>> Start Material for the task

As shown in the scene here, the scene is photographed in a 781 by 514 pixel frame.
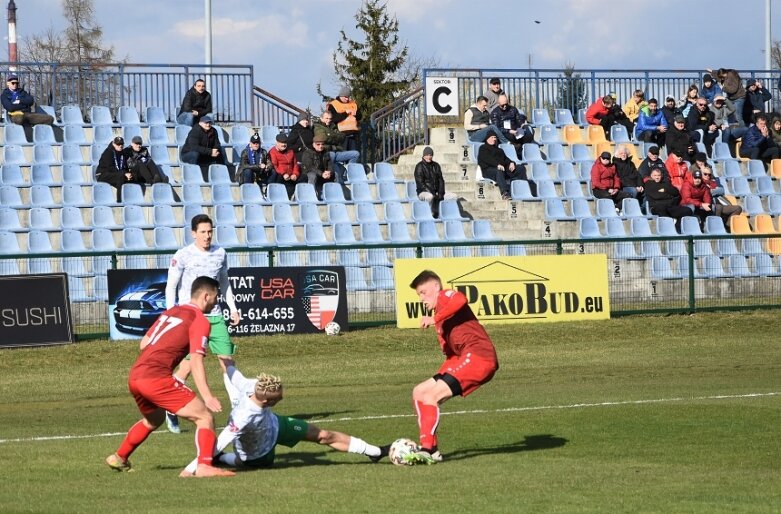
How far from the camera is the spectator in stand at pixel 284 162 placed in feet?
93.5

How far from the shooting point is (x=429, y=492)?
937cm

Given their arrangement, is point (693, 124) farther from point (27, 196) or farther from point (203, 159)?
point (27, 196)

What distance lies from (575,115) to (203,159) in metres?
11.6

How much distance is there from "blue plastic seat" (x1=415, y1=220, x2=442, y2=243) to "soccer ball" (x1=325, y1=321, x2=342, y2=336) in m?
5.35

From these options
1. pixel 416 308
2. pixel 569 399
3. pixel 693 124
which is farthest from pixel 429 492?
pixel 693 124

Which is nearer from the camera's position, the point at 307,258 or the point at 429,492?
the point at 429,492

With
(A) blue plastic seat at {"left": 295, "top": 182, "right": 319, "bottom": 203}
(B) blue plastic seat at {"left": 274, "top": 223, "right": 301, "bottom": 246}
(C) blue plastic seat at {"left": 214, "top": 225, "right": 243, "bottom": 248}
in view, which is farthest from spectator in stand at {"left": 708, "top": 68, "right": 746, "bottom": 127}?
(C) blue plastic seat at {"left": 214, "top": 225, "right": 243, "bottom": 248}

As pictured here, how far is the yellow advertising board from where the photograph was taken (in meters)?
24.0

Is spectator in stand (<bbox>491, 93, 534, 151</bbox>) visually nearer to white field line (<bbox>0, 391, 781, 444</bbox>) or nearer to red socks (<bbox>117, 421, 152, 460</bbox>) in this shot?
white field line (<bbox>0, 391, 781, 444</bbox>)

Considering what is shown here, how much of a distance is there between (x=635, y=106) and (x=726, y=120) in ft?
9.27

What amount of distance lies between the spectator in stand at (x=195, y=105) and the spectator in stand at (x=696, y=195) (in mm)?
11528

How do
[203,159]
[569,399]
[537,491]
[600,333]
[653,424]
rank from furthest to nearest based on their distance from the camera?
[203,159]
[600,333]
[569,399]
[653,424]
[537,491]

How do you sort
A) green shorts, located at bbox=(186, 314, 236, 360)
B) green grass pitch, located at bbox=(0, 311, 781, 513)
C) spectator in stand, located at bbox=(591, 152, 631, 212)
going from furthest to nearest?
1. spectator in stand, located at bbox=(591, 152, 631, 212)
2. green shorts, located at bbox=(186, 314, 236, 360)
3. green grass pitch, located at bbox=(0, 311, 781, 513)

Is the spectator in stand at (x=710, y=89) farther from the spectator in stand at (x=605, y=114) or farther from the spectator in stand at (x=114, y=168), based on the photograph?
the spectator in stand at (x=114, y=168)
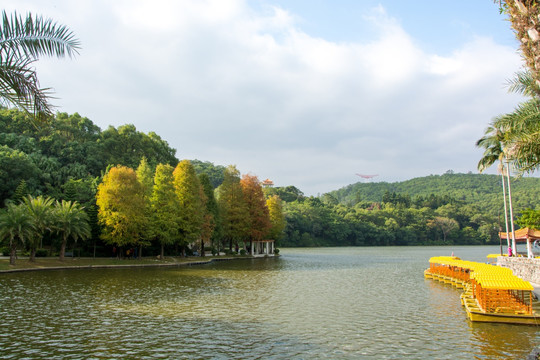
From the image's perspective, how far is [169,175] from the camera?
4938 centimetres

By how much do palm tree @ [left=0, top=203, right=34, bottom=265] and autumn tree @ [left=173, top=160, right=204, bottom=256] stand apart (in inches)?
677

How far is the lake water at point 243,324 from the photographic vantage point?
42.6ft

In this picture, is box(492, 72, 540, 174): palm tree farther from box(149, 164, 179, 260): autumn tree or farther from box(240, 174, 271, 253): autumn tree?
box(240, 174, 271, 253): autumn tree

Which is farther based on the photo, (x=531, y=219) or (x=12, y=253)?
(x=531, y=219)

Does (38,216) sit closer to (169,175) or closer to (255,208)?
(169,175)

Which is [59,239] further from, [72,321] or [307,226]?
[307,226]

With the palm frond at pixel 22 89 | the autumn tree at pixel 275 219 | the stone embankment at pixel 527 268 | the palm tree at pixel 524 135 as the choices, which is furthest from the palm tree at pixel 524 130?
the autumn tree at pixel 275 219

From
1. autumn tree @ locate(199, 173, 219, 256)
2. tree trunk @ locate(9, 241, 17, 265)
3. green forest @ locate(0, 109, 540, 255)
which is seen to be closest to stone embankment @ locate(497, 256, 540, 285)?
green forest @ locate(0, 109, 540, 255)

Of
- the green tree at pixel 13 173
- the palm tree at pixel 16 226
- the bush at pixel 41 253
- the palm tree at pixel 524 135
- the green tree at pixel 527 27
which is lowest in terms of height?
the bush at pixel 41 253

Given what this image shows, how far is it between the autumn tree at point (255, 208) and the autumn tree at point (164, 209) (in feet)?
58.1

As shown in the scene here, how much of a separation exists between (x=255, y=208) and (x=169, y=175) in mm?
19916

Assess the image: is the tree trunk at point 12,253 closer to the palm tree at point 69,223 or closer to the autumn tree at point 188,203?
the palm tree at point 69,223

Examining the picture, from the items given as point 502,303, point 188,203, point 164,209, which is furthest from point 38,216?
point 502,303

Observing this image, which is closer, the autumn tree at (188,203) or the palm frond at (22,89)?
the palm frond at (22,89)
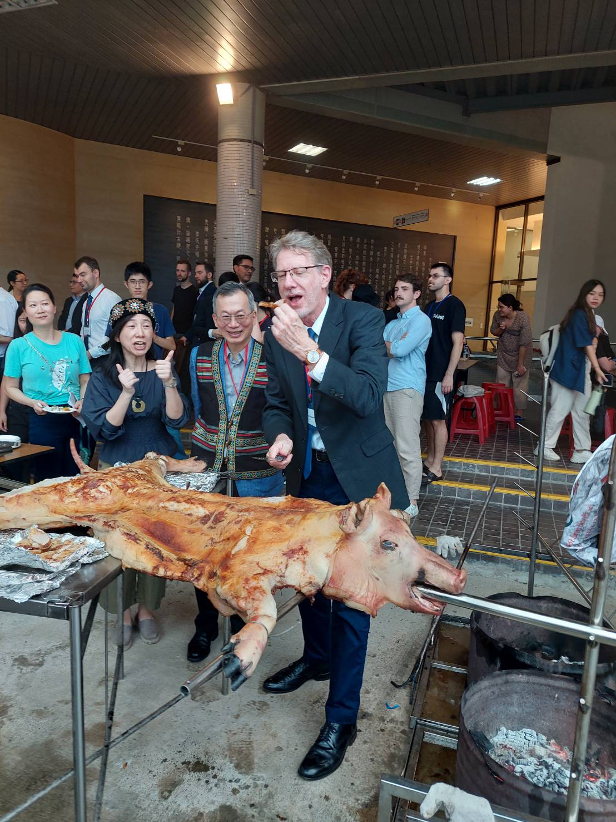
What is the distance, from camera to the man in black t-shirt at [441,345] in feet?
15.6

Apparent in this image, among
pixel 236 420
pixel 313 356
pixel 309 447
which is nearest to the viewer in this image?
pixel 313 356

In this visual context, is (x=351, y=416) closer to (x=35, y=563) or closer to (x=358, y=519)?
(x=358, y=519)

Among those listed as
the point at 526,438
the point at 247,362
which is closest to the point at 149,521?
the point at 247,362

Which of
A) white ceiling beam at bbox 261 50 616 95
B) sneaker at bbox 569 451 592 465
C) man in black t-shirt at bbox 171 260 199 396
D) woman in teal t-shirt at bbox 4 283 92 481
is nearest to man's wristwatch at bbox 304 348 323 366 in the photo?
woman in teal t-shirt at bbox 4 283 92 481

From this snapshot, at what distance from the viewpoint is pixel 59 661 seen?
8.90ft

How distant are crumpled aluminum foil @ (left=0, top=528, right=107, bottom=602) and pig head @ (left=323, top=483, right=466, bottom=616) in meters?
0.73

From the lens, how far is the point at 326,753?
209cm

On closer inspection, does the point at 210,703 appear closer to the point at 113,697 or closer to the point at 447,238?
the point at 113,697

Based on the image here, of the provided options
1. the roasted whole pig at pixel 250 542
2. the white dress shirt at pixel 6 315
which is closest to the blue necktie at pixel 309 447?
the roasted whole pig at pixel 250 542

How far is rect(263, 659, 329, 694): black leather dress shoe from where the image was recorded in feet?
8.38

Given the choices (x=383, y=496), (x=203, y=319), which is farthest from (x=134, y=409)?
(x=203, y=319)

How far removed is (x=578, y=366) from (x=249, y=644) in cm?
496

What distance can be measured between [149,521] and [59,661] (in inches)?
53.6

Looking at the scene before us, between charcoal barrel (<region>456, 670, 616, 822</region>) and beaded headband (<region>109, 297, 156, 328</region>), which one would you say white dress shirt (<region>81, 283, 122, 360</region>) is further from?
charcoal barrel (<region>456, 670, 616, 822</region>)
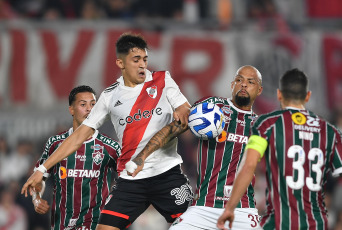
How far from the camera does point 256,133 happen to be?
527cm

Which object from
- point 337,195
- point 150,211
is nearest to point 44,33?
point 150,211

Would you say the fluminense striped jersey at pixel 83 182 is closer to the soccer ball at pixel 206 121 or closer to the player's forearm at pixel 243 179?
the soccer ball at pixel 206 121

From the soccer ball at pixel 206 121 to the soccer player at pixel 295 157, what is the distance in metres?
0.87

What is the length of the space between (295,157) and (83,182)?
2.66 metres

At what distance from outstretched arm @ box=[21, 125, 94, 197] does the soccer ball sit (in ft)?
3.52

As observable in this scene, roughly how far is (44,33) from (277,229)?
8949 millimetres

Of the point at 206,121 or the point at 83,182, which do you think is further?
the point at 83,182

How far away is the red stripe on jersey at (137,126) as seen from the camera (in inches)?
255

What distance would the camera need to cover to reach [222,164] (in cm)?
636

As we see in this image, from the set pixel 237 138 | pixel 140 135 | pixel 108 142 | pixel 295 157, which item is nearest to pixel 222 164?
pixel 237 138

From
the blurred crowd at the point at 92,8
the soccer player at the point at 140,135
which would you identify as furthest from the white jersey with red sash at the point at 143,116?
the blurred crowd at the point at 92,8

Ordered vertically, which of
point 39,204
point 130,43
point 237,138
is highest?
point 130,43

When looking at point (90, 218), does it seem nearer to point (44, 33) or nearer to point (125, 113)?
point (125, 113)

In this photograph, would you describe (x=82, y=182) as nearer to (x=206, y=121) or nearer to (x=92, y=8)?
(x=206, y=121)
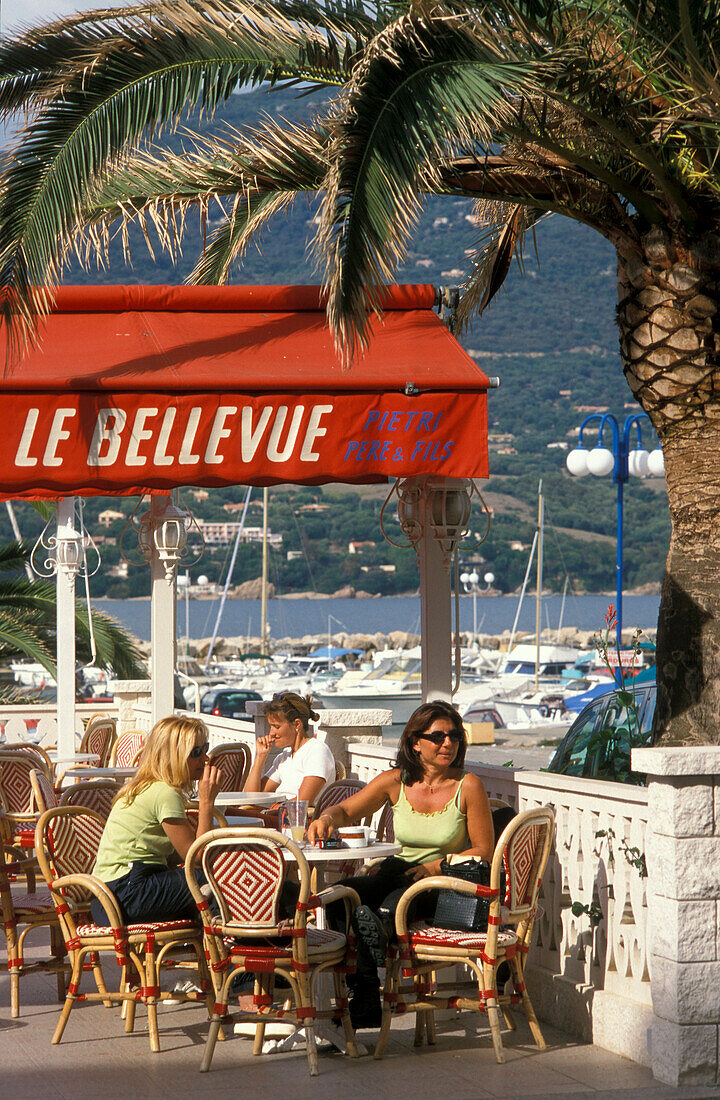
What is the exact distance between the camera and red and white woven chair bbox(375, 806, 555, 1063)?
5.18 metres

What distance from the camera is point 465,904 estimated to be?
5320 millimetres

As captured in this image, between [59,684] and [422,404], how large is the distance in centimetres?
690

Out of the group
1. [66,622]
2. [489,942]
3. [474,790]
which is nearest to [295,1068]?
[489,942]

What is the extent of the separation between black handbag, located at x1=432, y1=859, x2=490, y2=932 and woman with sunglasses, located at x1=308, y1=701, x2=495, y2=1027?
13 centimetres

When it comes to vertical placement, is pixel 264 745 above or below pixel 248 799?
above

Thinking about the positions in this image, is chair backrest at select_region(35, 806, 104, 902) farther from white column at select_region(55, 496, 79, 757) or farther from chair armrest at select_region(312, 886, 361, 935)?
white column at select_region(55, 496, 79, 757)

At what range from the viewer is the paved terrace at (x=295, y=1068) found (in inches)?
188

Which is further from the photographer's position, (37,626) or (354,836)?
(37,626)

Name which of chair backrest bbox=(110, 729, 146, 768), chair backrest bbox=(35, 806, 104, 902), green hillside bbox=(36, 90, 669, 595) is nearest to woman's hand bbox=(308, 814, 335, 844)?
chair backrest bbox=(35, 806, 104, 902)

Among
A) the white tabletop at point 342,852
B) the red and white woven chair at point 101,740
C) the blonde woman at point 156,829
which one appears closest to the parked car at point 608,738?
the white tabletop at point 342,852

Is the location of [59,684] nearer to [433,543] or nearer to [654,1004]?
[433,543]

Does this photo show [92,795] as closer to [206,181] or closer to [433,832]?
[433,832]

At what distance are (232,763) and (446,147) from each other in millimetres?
4913

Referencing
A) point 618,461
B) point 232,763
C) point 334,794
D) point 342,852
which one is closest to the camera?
point 342,852
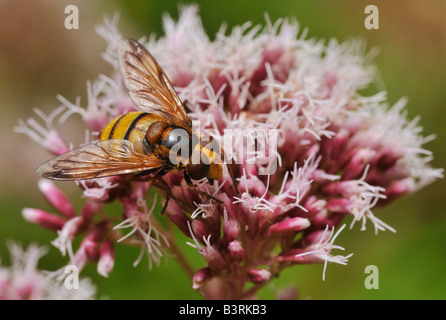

>> End Material for the task

#### Exercise objective
Rewrite the material as a JSON list of strings, one string per line, from the line containing "Does this photo" through the end, both included. Skip blank lines and leave out the picture.

#### Task output
[
  "Does this photo show [92,795] as closer to [206,181] or closer to [433,832]?",
  "[433,832]",
  "At what distance are (232,763) and (446,147) from each other in millimetres?",
  "4913",
  "Referencing",
  "A) point 618,461",
  "B) point 232,763",
  "C) point 334,794",
  "D) point 342,852",
  "which one is closest to the camera?",
  "point 342,852"
]